In an embodiment, the wellbore circuit 10 further includes a wellhead assembly 30, an example of which is schematically illustrated in FIG. 1 mounted over an opening of the main bore 14. A string of coiled tubing 32 is shown inserted into wellbore circuit 10 and through wellhead assembly 30. The coiled tubing 32 is part of an intervention system 34, which as described in more detail below is selectively deployed for manipulating the ICDs. A portion of coiled tubing 32 outside of wellbore circuit 10 is shown wound on a reel 36, which in an example of operation generates forces for inserting the coiled tubing 32 downhole, or for withdrawing the coiled tubing 32 from within the wellbore circuit 10. In this example, reel 36 is mounted to a service truck 38 shown outside of wellbore circuit 10 and on surface 40.

Depicted in side sectional view in FIG. 2 is a schematic example of a well intervention operation in which ICD 2611 is being manipulated. ICD 2611 of FIG. 2 includes an annular body 4211 shown having opposing ends integrally mounted within production tubing leg 241. A chamber 4311 extends axially through body 4211 that circumscribes axis AX of lateral well 161, and is in fluid communication with production tubing leg 241. A port 4411 is formed radially through a sidewall of body 4211 so that chamber 4311 is in communication with lateral well 161 through port 4411. The communication between chamber 4311 and lateral well 161 allows for a flow of fluid FL, illustrated by the curved arrows, to flow from perforations 461 formed radially outward into formation 12 from lateral wellbore 161. An optional screen 4811 circumscribes body 4211, and which provides a way to block or capture solid particles within the flow of fluid FL, such as sand or rock particles.

Required work.
(a) In the wellbore passage, list each component that the paragraph mentioning FIG. 1 names with a reference numeral, along with its numeral.
(b) Extend the wellbore passage, starting after its last sentence.

Supplied information.

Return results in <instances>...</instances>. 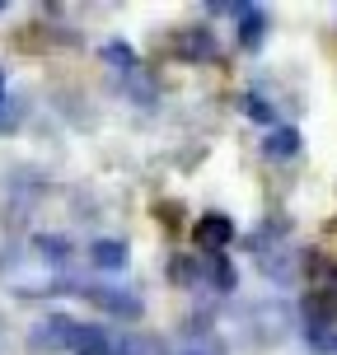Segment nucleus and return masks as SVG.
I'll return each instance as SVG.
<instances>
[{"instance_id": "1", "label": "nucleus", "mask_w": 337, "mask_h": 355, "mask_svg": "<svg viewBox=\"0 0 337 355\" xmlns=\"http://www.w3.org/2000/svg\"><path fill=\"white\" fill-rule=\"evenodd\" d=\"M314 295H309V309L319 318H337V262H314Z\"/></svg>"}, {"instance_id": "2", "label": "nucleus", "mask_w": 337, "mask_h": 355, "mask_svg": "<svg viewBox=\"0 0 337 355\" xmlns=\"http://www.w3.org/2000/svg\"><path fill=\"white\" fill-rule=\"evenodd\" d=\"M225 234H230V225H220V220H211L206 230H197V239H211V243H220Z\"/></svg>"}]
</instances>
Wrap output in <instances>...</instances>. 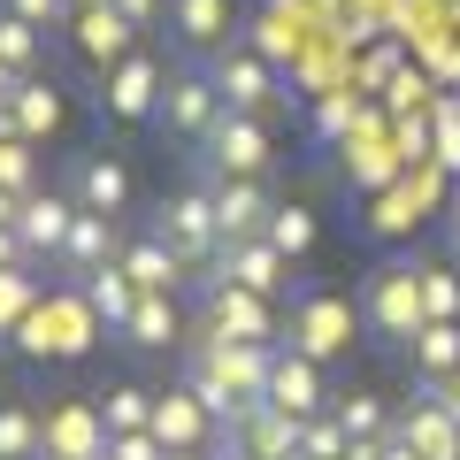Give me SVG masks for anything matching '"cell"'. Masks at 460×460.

Answers per task.
(a)
- wellbore circuit 10
- main bore 14
- wellhead assembly 30
- coiled tubing 32
- intervention system 34
- reel 36
- service truck 38
- surface 40

(b)
Shown adjacent the ICD 2611 is a bottom-hole assembly 50, which is deployed into the production tubing leg 241 on an end of the coiled tubing 32. A housing 52 is included as part of the bottom-hole assembly 50 and which connects to a lower end of the coiled tubing 32. In this example housing 52 is attached to coiled tubing 32 by a coupling 53, which is shown as a flange type connection; however, other embodiments exist where housing 52 is attached or otherwise engaged to a lower end of coiled tubing 32 by any other type of coupling such as threaded, welded, and the like. An elongated latching arm 54 is shown projecting from a side of housing 52 opposite tubing 32. A motor 56 is schematically illustrated within housing 52, which in a non-limiting example of operation exerts forces to latching arm 54 to selectively move latching arm 54 into designated positions and orientations; and also selectively exerts forces to latching arm 54 for manipulating ICD 2611. An actuating profile 58 is shown on an end of actuating arm 54 distal from housing 52; which in an example is a pattern of depressions and projections that corresponds to a similar pattern of depressions and projections that define an ICD profile 6011. In the example of FIG. 2, ICD profile 6011 is disposed on an inner surface of an annular sleeve 6211; which in in the embodiment illustrated is an annular member inside bore 4311 and within body 4211. Further in this example, annular sleeve 6211 is selectively slideable within body 4211 in an axial direction and along axis AX. As described in more detail below, strategic positioning of sleeve 6211 alters a flow configuration of the ICD 2611. In the example of the flow configuration of FIG. 2, the ICD 2611 is in a full flow configuration so that all of the cross-section of the port 4411 is fully exposed to the chamber 4311.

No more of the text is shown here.